## SUPPLIED PASSAGE
Unreal Nature

July 6, 2009

whale’s milk

Filed under: Uncategorized — unrealnature @ 8:10 am

Allen Tate said that Dr. Johnson had his prejudices but that he was certain that Johnson knew his own prejudices better than Tate knew his own. Something like that might be said of Stegner. “Incompetence exasperates me,” he writes in Wolf Willow, “a big show of pain or grief or any other feeling makes me uneasy, affectations still inspire in me a mirth I have grown too mannerly to show. I cannot sympathize with the self-pitiers, for I have been there, or with the braggarts, for I have been there too.”

That’s from a good piece, Proud Flesh: A Recollection of Wallace Stegner, in the July/August 2009 issue of Humanities magazine.

The following are Stegner quotes found within that essay. The first if from All the Little Live Things — I can’t tell for sure from which book the second one was taken:

You wondered what was in whale’s milk. . . . The same thing that’s in a mushroom spore so small you need a microscope to see it, or in gophers, or poison oak, or anything else we try to pave under, or grub out, or poison. There isn’t good life and bad life, there’s only life. Think of the force down there, just telling things to get born!

……………………….

The world is very large, the sky even larger, and you are very small. But also the world is flat, empty, nearly abstract, and in its flatness you are a challenging upright thing, as sudden as an exclamation mark, as enigmatic as a question mark.

## RECORD EXCERPTS
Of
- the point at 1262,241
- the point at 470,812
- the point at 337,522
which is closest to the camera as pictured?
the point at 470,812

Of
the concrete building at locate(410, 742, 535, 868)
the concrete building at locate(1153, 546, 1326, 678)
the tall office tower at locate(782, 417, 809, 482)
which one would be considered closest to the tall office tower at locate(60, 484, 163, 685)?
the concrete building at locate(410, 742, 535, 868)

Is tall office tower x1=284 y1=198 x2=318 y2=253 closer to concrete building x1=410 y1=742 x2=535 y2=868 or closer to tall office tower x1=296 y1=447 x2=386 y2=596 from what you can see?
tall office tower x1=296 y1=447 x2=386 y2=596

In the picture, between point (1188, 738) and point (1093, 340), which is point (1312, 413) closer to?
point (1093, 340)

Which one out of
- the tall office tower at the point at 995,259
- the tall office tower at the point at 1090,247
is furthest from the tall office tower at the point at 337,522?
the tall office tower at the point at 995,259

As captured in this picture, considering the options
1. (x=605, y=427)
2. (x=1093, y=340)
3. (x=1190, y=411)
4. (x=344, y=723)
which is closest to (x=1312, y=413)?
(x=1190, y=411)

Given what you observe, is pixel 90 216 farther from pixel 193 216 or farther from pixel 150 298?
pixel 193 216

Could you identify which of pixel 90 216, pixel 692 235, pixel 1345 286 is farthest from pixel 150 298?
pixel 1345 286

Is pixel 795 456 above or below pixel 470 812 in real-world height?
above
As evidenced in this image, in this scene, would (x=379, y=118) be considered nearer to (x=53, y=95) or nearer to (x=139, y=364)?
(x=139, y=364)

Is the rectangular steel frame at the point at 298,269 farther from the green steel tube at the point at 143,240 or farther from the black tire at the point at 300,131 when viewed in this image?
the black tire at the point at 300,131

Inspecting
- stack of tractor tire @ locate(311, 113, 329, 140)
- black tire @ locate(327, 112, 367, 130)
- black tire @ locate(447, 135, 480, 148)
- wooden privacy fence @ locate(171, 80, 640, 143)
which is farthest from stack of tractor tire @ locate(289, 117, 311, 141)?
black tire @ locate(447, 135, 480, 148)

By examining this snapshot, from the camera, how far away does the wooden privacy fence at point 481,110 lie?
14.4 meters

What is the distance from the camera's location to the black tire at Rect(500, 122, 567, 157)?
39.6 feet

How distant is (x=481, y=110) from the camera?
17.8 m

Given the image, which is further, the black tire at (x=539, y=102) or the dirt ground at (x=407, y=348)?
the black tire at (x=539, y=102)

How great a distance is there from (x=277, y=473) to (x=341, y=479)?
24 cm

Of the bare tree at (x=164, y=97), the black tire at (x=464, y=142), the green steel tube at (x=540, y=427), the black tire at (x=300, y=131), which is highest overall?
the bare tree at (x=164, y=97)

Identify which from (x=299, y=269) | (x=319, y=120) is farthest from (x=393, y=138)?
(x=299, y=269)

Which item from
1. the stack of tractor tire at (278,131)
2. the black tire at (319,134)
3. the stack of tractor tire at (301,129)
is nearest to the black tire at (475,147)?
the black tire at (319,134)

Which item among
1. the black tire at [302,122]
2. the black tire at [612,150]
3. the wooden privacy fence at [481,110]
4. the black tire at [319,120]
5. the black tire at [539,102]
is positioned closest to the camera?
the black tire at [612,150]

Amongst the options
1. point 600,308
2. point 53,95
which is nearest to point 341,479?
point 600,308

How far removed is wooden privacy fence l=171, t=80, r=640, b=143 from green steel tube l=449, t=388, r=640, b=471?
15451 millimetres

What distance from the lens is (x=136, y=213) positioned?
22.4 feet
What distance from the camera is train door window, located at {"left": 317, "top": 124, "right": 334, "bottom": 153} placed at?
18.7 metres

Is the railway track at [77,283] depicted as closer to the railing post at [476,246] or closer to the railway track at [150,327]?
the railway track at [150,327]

## REQUIREMENT 1
From the Wallace Stegner blog post, reproduce the section that begins with the words containing "Unreal Nature" and ends with "of Humanities magazine.".
## REQUIREMENT 2
Continue the Wallace Stegner blog post from the point where it stops.

## TASK ANSWER 1
Unreal Nature

July 6, 2009

whale’s milk

Filed under: Uncategorized — unrealnature @ 8:10 am

Allen Tate said that Dr. Johnson had his prejudices but that he was certain that Johnson knew his own prejudices better than Tate knew his own. Something like that might be said of Stegner. “Incompetence exasperates me,” he writes in Wolf Willow, “a big show of pain or grief or any other feeling makes me uneasy, affectations still inspire in me a mirth I have grown too mannerly to show. I cannot sympathize with the self-pitiers, for I have been there, or with the braggarts, for I have been there too.”

That’s from a good piece, Proud Flesh: A Recollection of Wallace Stegner, in the July/August 2009 issue of Humanities magazine.

## TASK ANSWER 2
It is a country to breed mystical people, egocentric people, perhaps poetic people. But not humble ones.

I read a bunch of Stegner’s books about twenty (or more?) years ago. I like his books about childhood; I’m not so taken with his stories about adults. Here is a bit from his Foreword to the book, Collected Stories of Wallace Stegner:

It would not be accurate to say that these stories gathered up near the end of a lifetime of writing constitute an autobiography, even a fragmentary one. I have tried autobiography and found that I am not to be trusted with it. I hate the restrictiveness of facts; I can’t control my impulse to rearrange, suppress, add, heighten, invent, and improve.

… Any reasonably long life, looked back upon, irresistibly suggests a journey. I see these stories, inventions on a base of experience, as rest stops, pauses while I tried to understand something or digest some action or clarify some response.

… but few lives take the shortest distance between two points. Certainly mine did not. It backed and filled and lost the way and found it and lost it again. The traveler, moreover, has been largely created by the conditions of his beginning, and retains the tastes, prejudices, and responses that the early stages have bred into him.

-Julie

http://www.unrealnature.com/

Blog at WordPress.com.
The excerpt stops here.